▶ [Belge metni]
======
Görüşmeleri nasıl etkiler bunu görürüz. Ama bizim verdiğimiz mesaj şudur. Sabrın da arayışın da iyi niyetin de bir süresi vardır. Hiçbir şey sonsuz değildir. yani siz her türlü şımarıklığı yapacaksınız, AB çerçevesinde baktığınızda buradaki iki toplumun birisini AB’ye alacaksınız, diğerine sen kenarda bekle diyeceksin. Ve sonrasında da kapalı bir bölge olacak ‘bakarız, acele etmeyin’ Kusura bakmayın bizim acelemiz var. Buradaki Kıbrıs Türk’ünün acelesi var, bir yarım asır daha bekleyemeyiz.
MUSTAFA AKINCI’NIN TÜRKİYE SÖZLERİ
Bugün burada bir toplantı düzenleniyor. Bu toplantı Kıbrıs Türk’ünün geleceğini ilgilendiren bir toplantı. Çocukların, gençlerin, ailelerin geleceğini ilgilendiren bir toplantı. Kıbrıs’taki güncel durumla ilgili bir durum değil. Bugün son derece geniş bir katılım var. Farkındayız KKTC’de seçimler olacaktır. Ama son zamanlarda bir moda gibi, nerede bir seçim olsa Türkiye aleyhtarlığında olmaya başladı. Amerika’da da yaşadık. Yani Türkiye böyle bir noktaya geldi ki kendi iç seçimlerinde malzeme olarak kullanmaya başladıkları sürece geldik. Türkiye ve KKTC’nin arasındaki ilişki çok farklı bir ilişki, bu gönül ilişkisidir.
======
▶ [Gösterilen bilgiler]

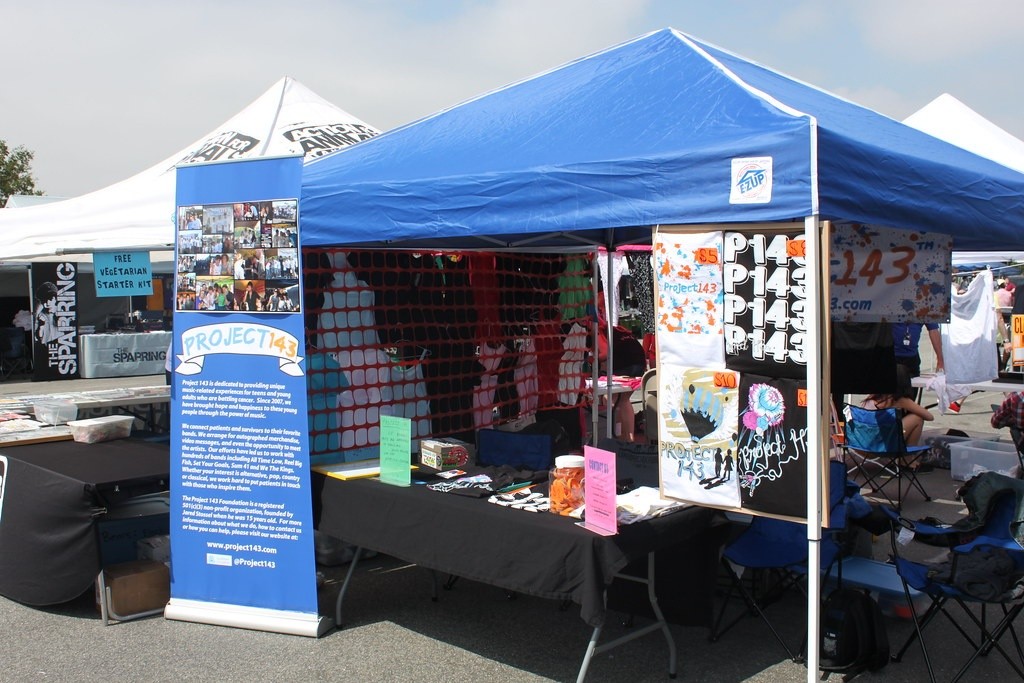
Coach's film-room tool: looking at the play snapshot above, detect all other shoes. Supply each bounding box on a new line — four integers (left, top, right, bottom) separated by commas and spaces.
889, 463, 934, 474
======
▶ [Yapılacak iş]
Kıbrıs konulu metinde “Görüşmeleri nasıl etkiler” ifadesinden “asır daha bekleyemeyiz.” ifadesine kadar olan bölümü, “sonsuz” yerine “ebedi” koyarak yeniden yazın.

▶ [Doğru cevap]
Görüşmeleri nasıl etkiler bunu görürüz. Ama bizim verdiğimiz mesaj şudur. Sabrın da arayışın da iyi niyetin de bir süresi vardır. Hiçbir şey ebedi değildir. yani siz her türlü şımarıklığı yapacaksınız, AB çerçevesinde baktığınızda buradaki iki toplumun birisini AB’ye alacaksınız, diğerine sen kenarda bekle diyeceksin. Ve sonrasında da kapalı bir bölge olacak ‘bakarız, acele etmeyin’ Kusura bakmayın bizim acelemiz var. Buradaki Kıbrıs Türk’ünün acelesi var, bir yarım asır daha bekleyemeyiz.